> _What you are asked to do_: Could you set down every record below exactly as it appears?

[Data entries]
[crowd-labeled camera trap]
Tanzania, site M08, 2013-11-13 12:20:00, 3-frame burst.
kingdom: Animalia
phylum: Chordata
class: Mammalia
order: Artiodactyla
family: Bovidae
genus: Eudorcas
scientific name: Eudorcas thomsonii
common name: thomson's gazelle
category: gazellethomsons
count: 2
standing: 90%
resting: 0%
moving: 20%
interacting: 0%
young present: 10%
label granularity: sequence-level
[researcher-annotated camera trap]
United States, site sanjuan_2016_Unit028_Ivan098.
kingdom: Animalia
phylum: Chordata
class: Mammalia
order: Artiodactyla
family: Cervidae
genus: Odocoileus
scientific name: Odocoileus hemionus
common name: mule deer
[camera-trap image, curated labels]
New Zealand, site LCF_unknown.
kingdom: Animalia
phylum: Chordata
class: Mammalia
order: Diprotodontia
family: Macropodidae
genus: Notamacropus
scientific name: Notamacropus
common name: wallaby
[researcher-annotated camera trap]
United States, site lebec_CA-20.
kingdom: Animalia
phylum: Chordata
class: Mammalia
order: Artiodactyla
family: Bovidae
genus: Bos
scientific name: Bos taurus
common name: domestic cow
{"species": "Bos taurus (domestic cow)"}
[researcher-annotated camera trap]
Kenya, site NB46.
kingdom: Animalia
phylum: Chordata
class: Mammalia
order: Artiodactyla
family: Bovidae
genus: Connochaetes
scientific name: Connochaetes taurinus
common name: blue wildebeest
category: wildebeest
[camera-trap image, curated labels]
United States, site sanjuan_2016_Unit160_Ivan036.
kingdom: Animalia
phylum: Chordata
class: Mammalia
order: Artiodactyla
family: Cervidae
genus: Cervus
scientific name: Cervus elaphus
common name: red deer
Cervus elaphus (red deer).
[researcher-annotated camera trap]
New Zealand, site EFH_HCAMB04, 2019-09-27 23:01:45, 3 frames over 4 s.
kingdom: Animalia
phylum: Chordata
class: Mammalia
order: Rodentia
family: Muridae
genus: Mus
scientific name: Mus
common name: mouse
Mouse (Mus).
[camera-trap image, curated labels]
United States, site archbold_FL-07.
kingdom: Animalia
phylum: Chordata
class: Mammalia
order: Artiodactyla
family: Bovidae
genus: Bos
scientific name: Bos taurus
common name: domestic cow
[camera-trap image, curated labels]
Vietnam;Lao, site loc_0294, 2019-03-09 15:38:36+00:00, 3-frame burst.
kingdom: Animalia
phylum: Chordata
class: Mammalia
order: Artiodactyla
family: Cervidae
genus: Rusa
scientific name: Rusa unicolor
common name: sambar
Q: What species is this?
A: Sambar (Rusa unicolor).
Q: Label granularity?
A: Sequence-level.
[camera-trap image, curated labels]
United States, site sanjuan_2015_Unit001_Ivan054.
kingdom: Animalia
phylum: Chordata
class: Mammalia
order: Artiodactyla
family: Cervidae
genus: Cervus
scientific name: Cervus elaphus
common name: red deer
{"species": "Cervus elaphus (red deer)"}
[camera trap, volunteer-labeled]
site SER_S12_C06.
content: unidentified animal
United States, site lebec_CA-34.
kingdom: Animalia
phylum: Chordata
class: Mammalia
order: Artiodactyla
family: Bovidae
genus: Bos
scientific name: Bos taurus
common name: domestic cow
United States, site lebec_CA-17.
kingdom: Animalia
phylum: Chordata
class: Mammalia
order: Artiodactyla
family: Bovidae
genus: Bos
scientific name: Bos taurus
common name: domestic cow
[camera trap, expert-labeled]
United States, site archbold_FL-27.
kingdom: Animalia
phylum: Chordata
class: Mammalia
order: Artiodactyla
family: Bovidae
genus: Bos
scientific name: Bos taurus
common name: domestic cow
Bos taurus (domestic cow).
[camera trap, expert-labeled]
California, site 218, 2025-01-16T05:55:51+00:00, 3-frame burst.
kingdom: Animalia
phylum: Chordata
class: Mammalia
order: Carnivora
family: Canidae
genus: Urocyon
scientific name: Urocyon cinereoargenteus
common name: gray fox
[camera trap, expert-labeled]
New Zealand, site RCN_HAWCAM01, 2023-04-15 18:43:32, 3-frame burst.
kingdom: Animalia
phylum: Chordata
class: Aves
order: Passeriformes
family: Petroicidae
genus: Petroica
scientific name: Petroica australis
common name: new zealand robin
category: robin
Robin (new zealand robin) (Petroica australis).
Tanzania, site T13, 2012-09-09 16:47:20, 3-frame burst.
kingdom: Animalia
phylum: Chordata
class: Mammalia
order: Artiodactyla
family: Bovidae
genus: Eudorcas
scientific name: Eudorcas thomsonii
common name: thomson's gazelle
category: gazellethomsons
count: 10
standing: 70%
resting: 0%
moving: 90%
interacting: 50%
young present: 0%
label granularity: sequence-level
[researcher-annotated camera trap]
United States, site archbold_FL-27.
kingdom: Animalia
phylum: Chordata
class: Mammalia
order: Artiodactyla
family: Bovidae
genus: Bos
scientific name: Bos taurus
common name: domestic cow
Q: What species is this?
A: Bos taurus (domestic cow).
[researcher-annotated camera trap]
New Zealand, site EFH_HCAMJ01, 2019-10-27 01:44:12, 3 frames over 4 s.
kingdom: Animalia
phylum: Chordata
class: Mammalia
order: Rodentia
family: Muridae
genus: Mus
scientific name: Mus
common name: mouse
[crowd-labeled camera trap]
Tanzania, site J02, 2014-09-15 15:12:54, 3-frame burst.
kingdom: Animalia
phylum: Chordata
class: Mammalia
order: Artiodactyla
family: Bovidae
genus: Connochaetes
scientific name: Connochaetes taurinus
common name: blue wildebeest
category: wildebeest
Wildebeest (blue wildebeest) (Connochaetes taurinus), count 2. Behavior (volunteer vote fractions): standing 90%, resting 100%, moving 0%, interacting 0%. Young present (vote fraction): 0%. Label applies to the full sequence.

> _Problem solution_:
[crowd-labeled camera trap]
Tanzania, site M08, 2013-11-13 12:20:00, 3-frame burst.
kingdom: Animalia
phylum: Chordata
class: Mammalia
order: Artiodactyla
family: Bovidae
genus: Eudorcas
scientific name: Eudorcas thomsonii
common name: thomson's gazelle
category: gazellethomsons
count: 2
standing: 90%
resting: 0%
moving: 20%
interacting: 0%
young present: 10%
label granularity: sequence-level
[researcher-annotated camera trap]
United States, site sanjuan_2016_Unit028_Ivan098.
kingdom: Animalia
phylum: Chordata
class: Mammalia
order: Artiodactyla
family: Cervidae
genus: Odocoileus
scientific name: Odocoileus hemionus
common name: mule deer
[camera-trap image, curated labels]
New Zealand, site LCF_unknown.
kingdom: Animalia
phylum: Chordata
class: Mammalia
order: Diprotodontia
family: Macropodidae
genus: Notamacropus
scientific name: Notamacropus
common name: wallaby
[researcher-annotated camera trap]
United States, site lebec_CA-20.
kingdom: Animalia
phylum: Chordata
class: Mammalia
order: Artiodactyla
family: Bovidae
genus: Bos
scientific name: Bos taurus
common name: domestic cow
{"species": "Bos taurus (domestic cow)"}
[researcher-annotated camera trap]
Kenya, site NB46.
kingdom: Animalia
phylum: Chordata
class: Mammalia
order: Artiodactyla
family: Bovidae
genus: Connochaetes
scientific name: Connochaetes taurinus
common name: blue wildebeest
category: wildebeest
[camera-trap image, curated labels]
United States, site sanjuan_2016_Unit160_Ivan036.
kingdom: Animalia
phylum: Chordata
class: Mammalia
order: Artiodactyla
family: Cervidae
genus: Cervus
scientific name: Cervus elaphus
common name: red deer
Cervus elaphus (red deer).
[researcher-annotated camera trap]
New Zealand, site EFH_HCAMB04, 2019-09-27 23:01:45, 3 frames over 4 s.
kingdom: Animalia
phylum: Chordata
class: Mammalia
order: Rodentia
family: Muridae
genus: Mus
scientific name: Mus
common name: mouse
Mouse (Mus).
[camera-trap image, curated labels]
United States, site archbold_FL-07.
kingdom: Animalia
phylum: Chordata
class: Mammalia
order: Artiodactyla
family: Bovidae
genus: Bos
scientific name: Bos taurus
common name: domestic cow
[camera-trap image, curated labels]
Vietnam;Lao, site loc_0294, 2019-03-09 15:38:36+00:00, 3-frame burst.
kingdom: Animalia
phylum: Chordata
class: Mammalia
order: Artiodactyla
family: Cervidae
genus: Rusa
scientific name: Rusa unicolor
common name: sambar
Q: What species is this?
A: Sambar (Rusa unicolor).
Q: Label granularity?
A: Sequence-level.
[camera-trap image, curated labels]
United States, site sanjuan_2015_Unit001_Ivan054.
kingdom: Animalia
phylum: Chordata
class: Mammalia
order: Artiodactyla
family: Cervidae
genus: Cervus
scientific name: Cervus elaphus
common name: red deer
{"species": "Cervus elaphus (red deer)"}
[camera trap, volunteer-labeled]
site SER_S12_C06.
content: unidentified animal
United States, site lebec_CA-34.
kingdom: Animalia
phylum: Chordata
class: Mammalia
order: Artiodactyla
family: Bovidae
genus: Bos
scientific name: Bos taurus
common name: domestic cow
United States, site lebec_CA-17.
kingdom: Animalia
phylum: Chordata
class: Mammalia
order: Artiodactyla
family: Bovidae
genus: Bos
scientific name: Bos taurus
common name: domestic cow
[camera trap, expert-labeled]
United States, site archbold_FL-27.
kingdom: Animalia
phylum: Chordata
class: Mammalia
order: Artiodactyla
family: Bovidae
genus: Bos
scientific name: Bos taurus
common name: domestic cow
Bos taurus (domestic cow).
[camera trap, expert-labeled]
California, site 218, 2025-01-16T05:55:51+00:00, 3-frame burst.
kingdom: Animalia
phylum: Chordata
class: Mammalia
order: Carnivora
family: Canidae
genus: Urocyon
scientific name: Urocyon cinereoargenteus
common name: gray fox
[camera trap, expert-labeled]
New Zealand, site RCN_HAWCAM01, 2023-04-15 18:43:32, 3-frame burst.
kingdom: Animalia
phylum: Chordata
class: Aves
order: Passeriformes
family: Petroicidae
genus: Petroica
scientific name: Petroica australis
common name: new zealand robin
category: robin
Robin (new zealand robin) (Petroica australis).
Tanzania, site T13, 2012-09-09 16:47:20, 3-frame burst.
kingdom: Animalia
phylum: Chordata
class: Mammalia
order: Artiodactyla
family: Bovidae
genus: Eudorcas
scientific name: Eudorcas thomsonii
common name: thomson's gazelle
category: gazellethomsons
count: 10
standing: 70%
resting: 0%
moving: 90%
interacting: 50%
young present: 0%
label granularity: sequence-level
[researcher-annotated camera trap]
United States, site archbold_FL-27.
kingdom: Animalia
phylum: Chordata
class: Mammalia
order: Artiodactyla
family: Bovidae
genus: Bos
scientific name: Bos taurus
common name: domestic cow
Q: What species is this?
A: Bos taurus (domestic cow).
[researcher-annotated camera trap]
New Zealand, site EFH_HCAMJ01, 2019-10-27 01:44:12, 3 frames over 4 s.
kingdom: Animalia
phylum: Chordata
class: Mammalia
order: Rodentia
family: Muridae
genus: Mus
scientific name: Mus
common name: mouse
[crowd-labeled camera trap]
Tanzania, site J02, 2014-09-15 15:12:54, 3-frame burst.
kingdom: Animalia
phylum: Chordata
class: Mammalia
order: Artiodactyla
family: Bovidae
genus: Connochaetes
scientific name: Connochaetes taurinus
common name: blue wildebeest
category: wildebeest
Wildebeest (blue wildebeest) (Connochaetes taurinus), count 2. Behavior (volunteer vote fractions): standing 90%, resting 100%, moving 0%, interacting 0%. Young present (vote fraction): 0%. Label applies to the full sequence.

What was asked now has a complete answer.